1) You lost a bet with God. I do not know why you would make a bet with God but hey, I am getting something out of it so okay.

2) You are really mad at the world and want to punish it. I don't think the world really cares that you are mad but okay.

3) You are doing charity work. Sure, this will put you in good with Heaven since, you know, a life of suffering increases the odds of getting into Heaven.

4) You are just that drunk.

5) The court gave you two options, the roadside work program or dating me. The only benefit to me is that it is only one night. Sure the night feels like it lasts for weeks but you don't have to wear that horrible orange. I cannot tell you the number of women who, halfway through the date, called out that they have changed their mind and want to go to the roadside program.

6) You are on new medications and think that I am a side effect of the pills.

7) You are dating me to show your ex that you can do worse.

8) It is a pity date since you feel so bad for me. I have nothing against these. I have been on a few of these.

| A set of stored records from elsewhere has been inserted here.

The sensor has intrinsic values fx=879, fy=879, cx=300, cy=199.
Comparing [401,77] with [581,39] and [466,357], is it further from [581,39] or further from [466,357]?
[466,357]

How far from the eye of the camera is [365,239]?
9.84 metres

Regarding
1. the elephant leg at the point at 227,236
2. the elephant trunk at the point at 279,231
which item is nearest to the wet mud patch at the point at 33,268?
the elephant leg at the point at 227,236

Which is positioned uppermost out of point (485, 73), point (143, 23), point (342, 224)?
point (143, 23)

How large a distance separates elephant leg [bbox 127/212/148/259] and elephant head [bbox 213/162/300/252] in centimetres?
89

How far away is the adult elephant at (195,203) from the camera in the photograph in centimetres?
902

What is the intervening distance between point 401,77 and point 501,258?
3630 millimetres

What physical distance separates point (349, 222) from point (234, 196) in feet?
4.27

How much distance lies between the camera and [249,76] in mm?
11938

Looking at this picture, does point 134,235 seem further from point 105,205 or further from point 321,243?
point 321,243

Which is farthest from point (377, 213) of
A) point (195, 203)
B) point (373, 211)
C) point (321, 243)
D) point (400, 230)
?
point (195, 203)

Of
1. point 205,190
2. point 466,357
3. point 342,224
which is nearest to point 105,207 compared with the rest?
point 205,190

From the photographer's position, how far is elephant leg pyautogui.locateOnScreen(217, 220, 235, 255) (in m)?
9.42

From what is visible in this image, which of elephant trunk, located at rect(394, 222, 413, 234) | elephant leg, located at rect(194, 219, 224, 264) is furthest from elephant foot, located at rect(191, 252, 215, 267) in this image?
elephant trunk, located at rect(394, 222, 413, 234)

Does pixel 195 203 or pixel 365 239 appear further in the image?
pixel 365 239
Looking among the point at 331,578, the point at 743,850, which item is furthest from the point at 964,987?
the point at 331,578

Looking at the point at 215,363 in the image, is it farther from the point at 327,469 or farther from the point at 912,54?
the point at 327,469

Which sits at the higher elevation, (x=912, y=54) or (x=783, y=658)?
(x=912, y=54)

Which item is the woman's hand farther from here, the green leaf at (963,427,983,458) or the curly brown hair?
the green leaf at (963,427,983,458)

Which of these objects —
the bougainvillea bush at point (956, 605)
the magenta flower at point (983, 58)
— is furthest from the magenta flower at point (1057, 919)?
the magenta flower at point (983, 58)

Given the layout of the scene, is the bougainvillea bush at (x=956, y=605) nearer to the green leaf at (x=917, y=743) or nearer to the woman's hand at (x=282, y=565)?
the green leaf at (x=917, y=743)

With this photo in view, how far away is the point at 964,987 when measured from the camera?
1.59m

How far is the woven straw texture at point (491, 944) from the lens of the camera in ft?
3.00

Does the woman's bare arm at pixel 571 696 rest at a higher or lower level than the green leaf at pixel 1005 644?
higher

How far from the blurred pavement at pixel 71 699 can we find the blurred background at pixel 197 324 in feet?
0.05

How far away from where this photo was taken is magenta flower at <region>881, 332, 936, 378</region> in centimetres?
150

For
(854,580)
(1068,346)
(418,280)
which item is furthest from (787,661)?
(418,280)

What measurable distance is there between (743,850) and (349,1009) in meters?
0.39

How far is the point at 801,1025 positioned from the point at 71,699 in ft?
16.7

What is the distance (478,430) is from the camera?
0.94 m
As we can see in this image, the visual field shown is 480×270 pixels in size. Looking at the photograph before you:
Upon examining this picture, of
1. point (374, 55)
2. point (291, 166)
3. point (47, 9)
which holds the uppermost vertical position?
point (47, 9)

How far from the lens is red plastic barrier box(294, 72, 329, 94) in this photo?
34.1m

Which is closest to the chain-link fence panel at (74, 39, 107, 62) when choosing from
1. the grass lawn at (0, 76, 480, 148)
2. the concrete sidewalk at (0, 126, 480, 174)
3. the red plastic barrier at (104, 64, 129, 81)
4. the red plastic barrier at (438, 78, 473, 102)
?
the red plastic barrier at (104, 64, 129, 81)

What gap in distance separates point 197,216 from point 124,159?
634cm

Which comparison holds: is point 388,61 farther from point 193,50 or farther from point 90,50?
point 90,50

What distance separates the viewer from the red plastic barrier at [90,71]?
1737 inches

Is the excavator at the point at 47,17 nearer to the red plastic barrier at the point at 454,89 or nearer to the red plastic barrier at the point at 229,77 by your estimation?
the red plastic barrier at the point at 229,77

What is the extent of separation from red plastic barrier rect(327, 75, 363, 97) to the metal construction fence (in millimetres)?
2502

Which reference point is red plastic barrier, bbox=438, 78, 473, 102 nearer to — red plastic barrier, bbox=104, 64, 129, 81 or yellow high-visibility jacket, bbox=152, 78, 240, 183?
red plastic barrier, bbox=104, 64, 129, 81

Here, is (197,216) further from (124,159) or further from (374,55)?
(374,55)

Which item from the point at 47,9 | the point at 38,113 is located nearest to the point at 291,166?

The only downside comes when I ask "Since this was a pity date, are you going to pity sleep with me?" She laughs before giving me a serious look "NO!"

9) You are punishing your parents (or anyone who might be considered a parent).

10) What's that? Did you say maybe someone actually WANTS to date me? Apparently you have lost all touch with reality. Wants to date me? Why not just ask the sun to wink at you?